Please cite Datamol if you use it in your research: DOI.

Compatibilities

Version compatibilities are an essential topic for production-software stacks. We are cautious about documenting compatibility between datamol, python and rdkit.

See below the associated versions of Python and RDKit, for which a minor version of Datamol has been tested during its whole lifecycle.
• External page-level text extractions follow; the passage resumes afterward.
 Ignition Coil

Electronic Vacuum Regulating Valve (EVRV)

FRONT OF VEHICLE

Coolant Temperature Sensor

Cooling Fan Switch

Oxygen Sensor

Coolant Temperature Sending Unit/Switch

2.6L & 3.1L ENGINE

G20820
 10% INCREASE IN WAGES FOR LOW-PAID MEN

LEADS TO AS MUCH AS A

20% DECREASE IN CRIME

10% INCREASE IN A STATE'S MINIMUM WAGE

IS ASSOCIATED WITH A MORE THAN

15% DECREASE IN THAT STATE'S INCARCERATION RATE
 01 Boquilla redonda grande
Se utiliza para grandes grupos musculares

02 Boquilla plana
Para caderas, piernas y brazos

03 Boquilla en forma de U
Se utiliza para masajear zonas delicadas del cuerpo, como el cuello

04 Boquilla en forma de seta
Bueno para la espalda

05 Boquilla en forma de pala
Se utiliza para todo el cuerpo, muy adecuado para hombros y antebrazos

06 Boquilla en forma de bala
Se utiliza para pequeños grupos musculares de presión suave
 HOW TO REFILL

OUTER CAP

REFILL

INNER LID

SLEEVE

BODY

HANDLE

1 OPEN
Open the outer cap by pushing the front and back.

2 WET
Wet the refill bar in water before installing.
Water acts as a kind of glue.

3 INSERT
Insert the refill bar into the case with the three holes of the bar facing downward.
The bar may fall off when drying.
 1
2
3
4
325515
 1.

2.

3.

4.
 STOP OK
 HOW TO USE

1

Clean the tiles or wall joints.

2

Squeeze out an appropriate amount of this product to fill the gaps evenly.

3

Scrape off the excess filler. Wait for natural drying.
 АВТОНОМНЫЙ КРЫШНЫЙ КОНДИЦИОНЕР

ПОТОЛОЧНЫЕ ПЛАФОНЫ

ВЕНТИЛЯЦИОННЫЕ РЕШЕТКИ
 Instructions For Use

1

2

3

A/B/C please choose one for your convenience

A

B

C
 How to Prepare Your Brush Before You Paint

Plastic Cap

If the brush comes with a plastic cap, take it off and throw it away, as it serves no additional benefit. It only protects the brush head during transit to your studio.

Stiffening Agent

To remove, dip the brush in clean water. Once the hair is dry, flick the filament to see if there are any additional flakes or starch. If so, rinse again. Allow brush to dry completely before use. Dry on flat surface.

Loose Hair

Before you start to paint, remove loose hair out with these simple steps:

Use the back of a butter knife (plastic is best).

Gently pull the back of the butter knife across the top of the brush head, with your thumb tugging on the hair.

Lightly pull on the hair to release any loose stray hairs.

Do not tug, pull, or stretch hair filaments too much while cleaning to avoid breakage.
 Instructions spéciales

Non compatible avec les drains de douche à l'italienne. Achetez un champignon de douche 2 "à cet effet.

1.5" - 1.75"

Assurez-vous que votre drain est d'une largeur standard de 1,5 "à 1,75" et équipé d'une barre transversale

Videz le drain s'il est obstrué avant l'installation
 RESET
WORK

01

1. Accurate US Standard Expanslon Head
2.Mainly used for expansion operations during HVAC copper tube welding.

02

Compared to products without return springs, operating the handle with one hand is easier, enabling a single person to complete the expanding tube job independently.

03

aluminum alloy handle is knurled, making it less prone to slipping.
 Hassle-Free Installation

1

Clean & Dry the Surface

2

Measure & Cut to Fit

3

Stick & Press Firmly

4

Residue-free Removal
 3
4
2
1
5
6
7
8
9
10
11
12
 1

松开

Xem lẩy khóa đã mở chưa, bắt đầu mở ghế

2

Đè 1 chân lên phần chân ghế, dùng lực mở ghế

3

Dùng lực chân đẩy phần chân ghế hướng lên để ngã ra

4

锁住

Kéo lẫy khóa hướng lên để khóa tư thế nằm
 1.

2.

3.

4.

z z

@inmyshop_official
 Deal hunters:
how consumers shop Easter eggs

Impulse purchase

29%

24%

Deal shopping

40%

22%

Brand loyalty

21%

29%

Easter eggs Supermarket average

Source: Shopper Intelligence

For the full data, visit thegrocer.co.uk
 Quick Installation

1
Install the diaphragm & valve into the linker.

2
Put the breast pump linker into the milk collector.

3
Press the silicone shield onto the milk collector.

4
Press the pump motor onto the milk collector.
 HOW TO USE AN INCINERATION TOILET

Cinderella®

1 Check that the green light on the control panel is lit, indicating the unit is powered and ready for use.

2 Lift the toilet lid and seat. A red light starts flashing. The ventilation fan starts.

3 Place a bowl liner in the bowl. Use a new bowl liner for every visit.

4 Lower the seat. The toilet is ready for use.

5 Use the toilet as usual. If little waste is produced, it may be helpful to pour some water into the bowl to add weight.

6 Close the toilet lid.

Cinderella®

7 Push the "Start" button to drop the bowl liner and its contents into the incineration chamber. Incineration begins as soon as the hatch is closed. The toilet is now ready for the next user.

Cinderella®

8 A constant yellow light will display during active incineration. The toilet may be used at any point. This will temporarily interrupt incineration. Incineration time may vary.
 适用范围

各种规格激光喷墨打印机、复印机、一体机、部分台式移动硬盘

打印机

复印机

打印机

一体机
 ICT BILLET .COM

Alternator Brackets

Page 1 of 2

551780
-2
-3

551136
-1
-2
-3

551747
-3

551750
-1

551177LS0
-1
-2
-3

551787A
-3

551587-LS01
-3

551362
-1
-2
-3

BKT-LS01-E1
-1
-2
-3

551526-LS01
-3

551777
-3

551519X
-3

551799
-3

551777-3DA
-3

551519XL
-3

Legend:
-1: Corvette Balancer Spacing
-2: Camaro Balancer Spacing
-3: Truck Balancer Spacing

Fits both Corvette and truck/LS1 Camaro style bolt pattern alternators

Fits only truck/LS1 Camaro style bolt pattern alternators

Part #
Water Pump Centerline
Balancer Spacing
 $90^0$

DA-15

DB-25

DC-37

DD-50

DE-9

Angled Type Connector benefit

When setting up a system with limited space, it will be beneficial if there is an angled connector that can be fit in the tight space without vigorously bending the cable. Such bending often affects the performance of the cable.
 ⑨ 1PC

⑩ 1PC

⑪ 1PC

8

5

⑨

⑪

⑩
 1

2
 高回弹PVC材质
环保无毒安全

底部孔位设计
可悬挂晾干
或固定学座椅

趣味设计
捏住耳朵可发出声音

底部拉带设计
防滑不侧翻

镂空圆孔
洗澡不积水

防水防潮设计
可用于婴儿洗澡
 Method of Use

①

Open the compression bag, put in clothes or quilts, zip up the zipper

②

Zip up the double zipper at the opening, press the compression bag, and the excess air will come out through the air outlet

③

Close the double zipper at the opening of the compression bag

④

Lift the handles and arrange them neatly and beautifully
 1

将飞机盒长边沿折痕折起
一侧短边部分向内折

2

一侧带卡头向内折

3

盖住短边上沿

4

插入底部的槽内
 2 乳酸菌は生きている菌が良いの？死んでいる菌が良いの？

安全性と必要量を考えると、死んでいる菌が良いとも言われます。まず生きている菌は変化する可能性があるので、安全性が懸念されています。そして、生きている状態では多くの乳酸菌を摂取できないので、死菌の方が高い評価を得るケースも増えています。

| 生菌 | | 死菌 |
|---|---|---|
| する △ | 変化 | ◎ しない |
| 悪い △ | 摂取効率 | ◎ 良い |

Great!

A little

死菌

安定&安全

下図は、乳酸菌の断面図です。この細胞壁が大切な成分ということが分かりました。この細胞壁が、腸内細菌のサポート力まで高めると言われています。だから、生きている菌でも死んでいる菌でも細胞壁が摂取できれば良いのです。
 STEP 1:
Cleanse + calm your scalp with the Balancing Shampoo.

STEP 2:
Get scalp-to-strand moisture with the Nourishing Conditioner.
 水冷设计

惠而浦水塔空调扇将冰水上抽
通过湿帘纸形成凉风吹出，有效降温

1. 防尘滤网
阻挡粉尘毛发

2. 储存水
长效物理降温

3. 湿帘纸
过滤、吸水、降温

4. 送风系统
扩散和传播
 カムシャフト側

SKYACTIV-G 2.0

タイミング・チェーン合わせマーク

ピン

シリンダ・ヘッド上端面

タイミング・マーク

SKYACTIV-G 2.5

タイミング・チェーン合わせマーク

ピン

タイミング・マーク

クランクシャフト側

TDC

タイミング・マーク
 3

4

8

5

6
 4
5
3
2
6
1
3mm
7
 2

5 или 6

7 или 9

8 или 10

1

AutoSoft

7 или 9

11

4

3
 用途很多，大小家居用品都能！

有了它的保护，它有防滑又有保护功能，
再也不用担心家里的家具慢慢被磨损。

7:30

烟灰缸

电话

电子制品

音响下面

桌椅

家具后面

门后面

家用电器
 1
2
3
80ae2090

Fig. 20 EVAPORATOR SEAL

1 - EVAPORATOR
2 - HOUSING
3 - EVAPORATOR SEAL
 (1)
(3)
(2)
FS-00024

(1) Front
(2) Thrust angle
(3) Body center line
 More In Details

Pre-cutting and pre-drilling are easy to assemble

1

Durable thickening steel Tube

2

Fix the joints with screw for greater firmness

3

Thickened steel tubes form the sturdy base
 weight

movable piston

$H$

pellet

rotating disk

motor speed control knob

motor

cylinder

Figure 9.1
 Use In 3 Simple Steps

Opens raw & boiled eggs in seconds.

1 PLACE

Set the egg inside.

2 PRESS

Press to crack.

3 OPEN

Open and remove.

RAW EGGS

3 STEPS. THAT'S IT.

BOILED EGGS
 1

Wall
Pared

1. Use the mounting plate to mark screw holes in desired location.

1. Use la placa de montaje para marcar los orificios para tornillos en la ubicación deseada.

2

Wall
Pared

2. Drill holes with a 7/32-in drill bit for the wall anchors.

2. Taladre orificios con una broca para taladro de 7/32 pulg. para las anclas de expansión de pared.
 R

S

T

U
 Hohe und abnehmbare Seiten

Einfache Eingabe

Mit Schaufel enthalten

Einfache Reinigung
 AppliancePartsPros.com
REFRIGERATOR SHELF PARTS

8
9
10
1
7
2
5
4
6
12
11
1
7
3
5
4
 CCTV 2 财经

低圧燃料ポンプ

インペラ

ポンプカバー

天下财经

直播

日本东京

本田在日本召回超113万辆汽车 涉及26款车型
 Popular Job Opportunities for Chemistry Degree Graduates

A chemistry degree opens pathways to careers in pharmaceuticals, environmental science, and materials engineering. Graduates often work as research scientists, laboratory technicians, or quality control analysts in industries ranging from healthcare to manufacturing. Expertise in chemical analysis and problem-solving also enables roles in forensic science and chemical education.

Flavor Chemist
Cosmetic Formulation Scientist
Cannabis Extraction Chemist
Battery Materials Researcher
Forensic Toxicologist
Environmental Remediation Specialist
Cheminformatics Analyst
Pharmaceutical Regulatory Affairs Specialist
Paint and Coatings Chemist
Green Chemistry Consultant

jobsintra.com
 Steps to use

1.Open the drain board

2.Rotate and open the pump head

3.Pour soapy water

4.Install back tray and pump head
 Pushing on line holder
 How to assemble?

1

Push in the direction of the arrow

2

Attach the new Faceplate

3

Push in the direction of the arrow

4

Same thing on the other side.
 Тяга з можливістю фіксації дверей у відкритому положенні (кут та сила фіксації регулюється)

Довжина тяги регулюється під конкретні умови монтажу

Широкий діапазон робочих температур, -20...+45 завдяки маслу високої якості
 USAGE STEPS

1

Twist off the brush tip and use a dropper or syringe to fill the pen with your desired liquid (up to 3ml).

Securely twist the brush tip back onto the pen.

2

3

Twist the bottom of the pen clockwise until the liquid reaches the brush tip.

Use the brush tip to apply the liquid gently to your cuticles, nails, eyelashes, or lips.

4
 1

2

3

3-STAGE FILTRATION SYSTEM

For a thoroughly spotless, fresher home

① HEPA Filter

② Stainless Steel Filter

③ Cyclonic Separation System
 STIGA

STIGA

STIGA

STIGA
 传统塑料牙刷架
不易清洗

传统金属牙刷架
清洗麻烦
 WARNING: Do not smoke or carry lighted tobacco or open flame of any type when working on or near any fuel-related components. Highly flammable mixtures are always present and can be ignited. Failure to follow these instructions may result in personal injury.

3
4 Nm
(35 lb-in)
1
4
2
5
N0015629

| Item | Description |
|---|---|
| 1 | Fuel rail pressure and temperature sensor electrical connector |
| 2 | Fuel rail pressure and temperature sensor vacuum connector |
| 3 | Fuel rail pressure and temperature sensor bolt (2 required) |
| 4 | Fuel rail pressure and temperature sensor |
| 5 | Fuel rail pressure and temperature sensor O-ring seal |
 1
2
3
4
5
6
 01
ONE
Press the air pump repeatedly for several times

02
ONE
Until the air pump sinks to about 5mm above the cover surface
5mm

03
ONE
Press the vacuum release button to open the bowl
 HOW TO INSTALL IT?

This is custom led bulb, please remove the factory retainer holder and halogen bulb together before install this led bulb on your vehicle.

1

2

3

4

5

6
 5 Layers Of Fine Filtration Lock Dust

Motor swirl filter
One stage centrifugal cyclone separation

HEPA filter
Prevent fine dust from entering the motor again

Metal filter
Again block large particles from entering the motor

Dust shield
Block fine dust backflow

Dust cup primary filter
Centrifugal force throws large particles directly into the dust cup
It does not mean other combinations does not work but that those are not tested.

datamolpythonrdkit
0.12.x[3.10, 3.11][2023.03, 2023.09]
0.11.x[3.9, 3.10, 3.11][2022.09, 2023.03]
0.10.x[3.9, 3.10, 3.11][2022.03, 2022.09]
0.9.x[3.9, 3.10, 3.11][2022.03, 2022.09]
0.8.x[3.8, 3.9, 3.10][2021.09, 2022.03, 2022.09]
0.7.x[3.8, 3.9][2021.09, 2022.03]
0.6.x[3.8, 3.9][2021.09]
0.5.x[3.8, 3.9][2021.03, 2021.09]
0.4.x[3.8, 3.9][2020.09, 2021.03]
0.3.x[3.8, 3.9][2020.09, 2021.03]

CI Status

The CI runs tests and performs code quality checks for the following combinations:

main
Lib build & Testingtest
Code Sanity (linting and type analysis)code-check
Documentation Builddoc

License

Under the Apache-2.0 license. See LICENSE.